What is the difference between sedation and analgesia?
The sedation medication is designed to reduce any anxiety and may make you feel drowsy or less aware of what is happening during the test. The analgesia used is a strong painkiller and is used alongside the sedative to reduce any discomfort you might feel.
Is sedation the same as general anaesthesia?
Having sedation is different from having general anaesthesia and is associated with less risks and side effects. The sedation medication may make you feel drowsy and tired for the duration of the procedure, but you will still be awake enough to communicate with the team providing your care.
Do I need to have sedation and analgesia?

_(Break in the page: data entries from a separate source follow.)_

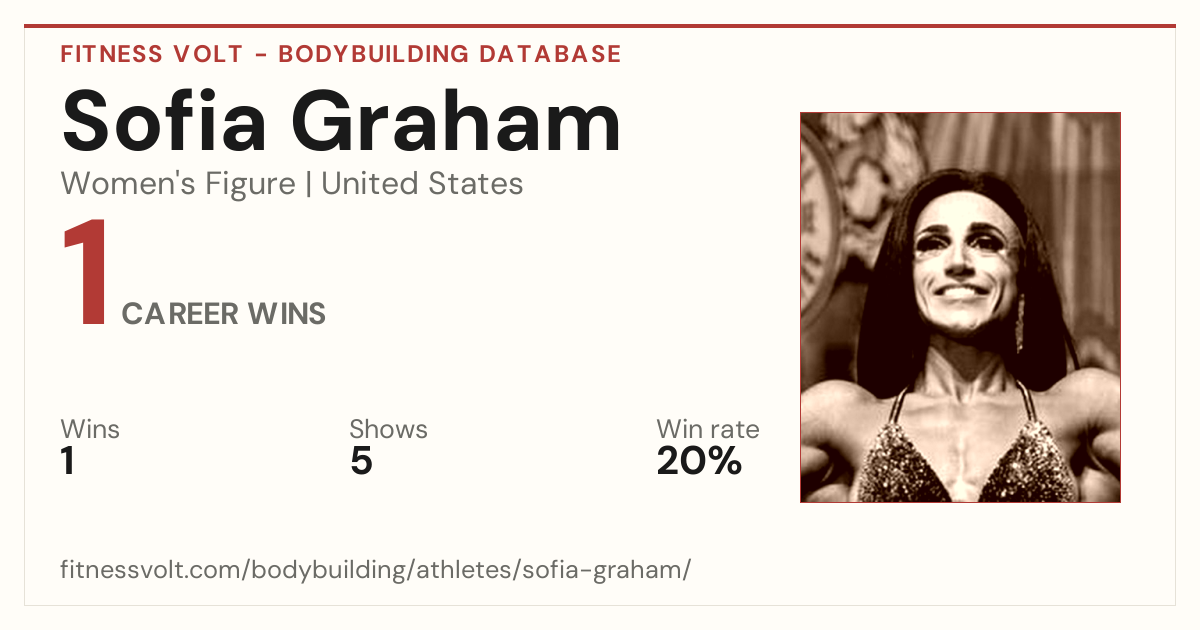 FITNESS VOLT - BODYBUILDING DATABASE

Sofia Graham

Women's Figure | United States

1 CAREER WINS

Wins
1

Shows
5

Win rate
20%

fitnessvolt.com/bodybuilding/athletes/sofia-graham/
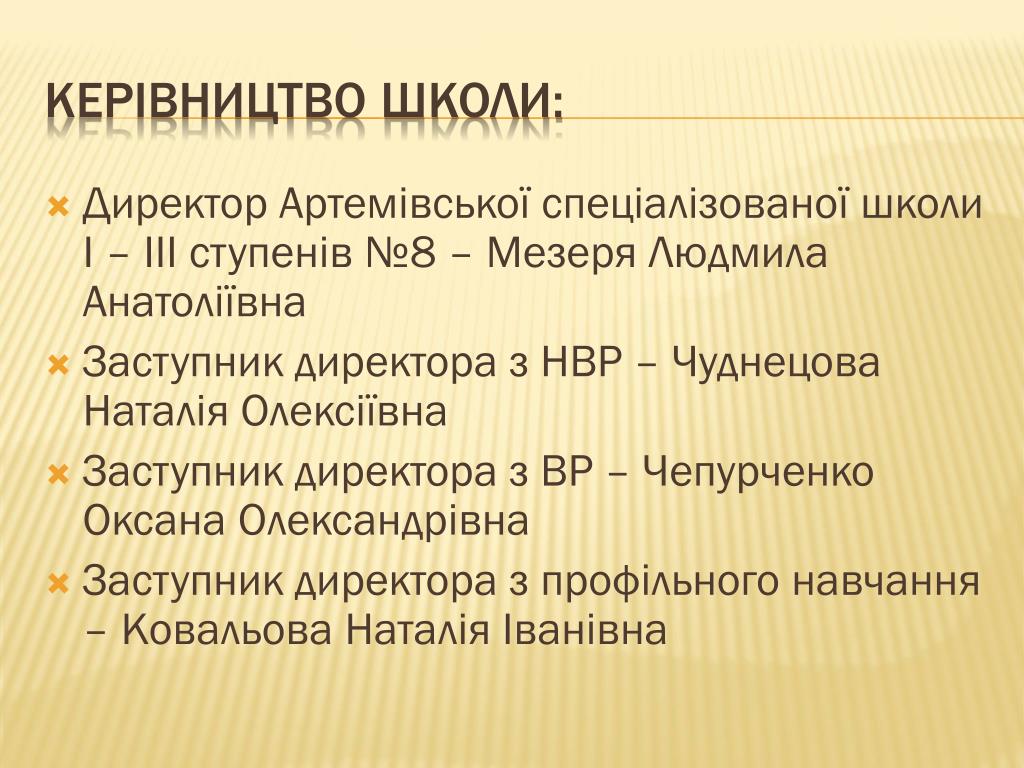 КЕРІВНИЦТВО ШКОЛИ:

Директор Артемівської спеціалізованої школи І – ІІІ ступенів №8 – Мезеря Людмила Анатоліївна

Заступник директора з НВР – Чуднецова Наталія Олексіївна

Заступник директора з ВР – Чепурченко Оксана Олександрівна

Заступник директора з профільного навчання – Ковальова Наталія Іванівна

Depending on the type of procedure you are having, you may require sedation and analgesia. In any case, you should prepare for the procedure by following the instructions on this page. You will have an opportunity to discuss sedation with the doctor and the sedation nurse before you have your procedure.
Can I still take my medications as normal?
It is important to check your appointment letter and procedure-specific information as to whether you need to stop taking any of your medications. If you are still unsure, please call the department on 0161 918 2346.
What do I need to do to prepare for sedation and analgesia?
- If you are booked for a sedated procedure you will need to have a capable adult to transport you home after discharge from hospital and to stay with you overnight.
- If you are having sedation and are booked for an early morning admission, you will need to stop any food or supplemental tube feed by midnight the night before. You can have water until 6am and nothing after that.
- If you are having sedation and are booked for an afternoon admission, you will need to stop any food or supplemental tube feed by 6am. You can have water until 11am and nothing after that.
Is there anything I can’t do following sedation?
The effects of sedation may take some time to fully disappear, and it is common to feel tired for the rest of the day. For 24 hours following sedation, you cannot drive, drink alcohol or sign any legal documents.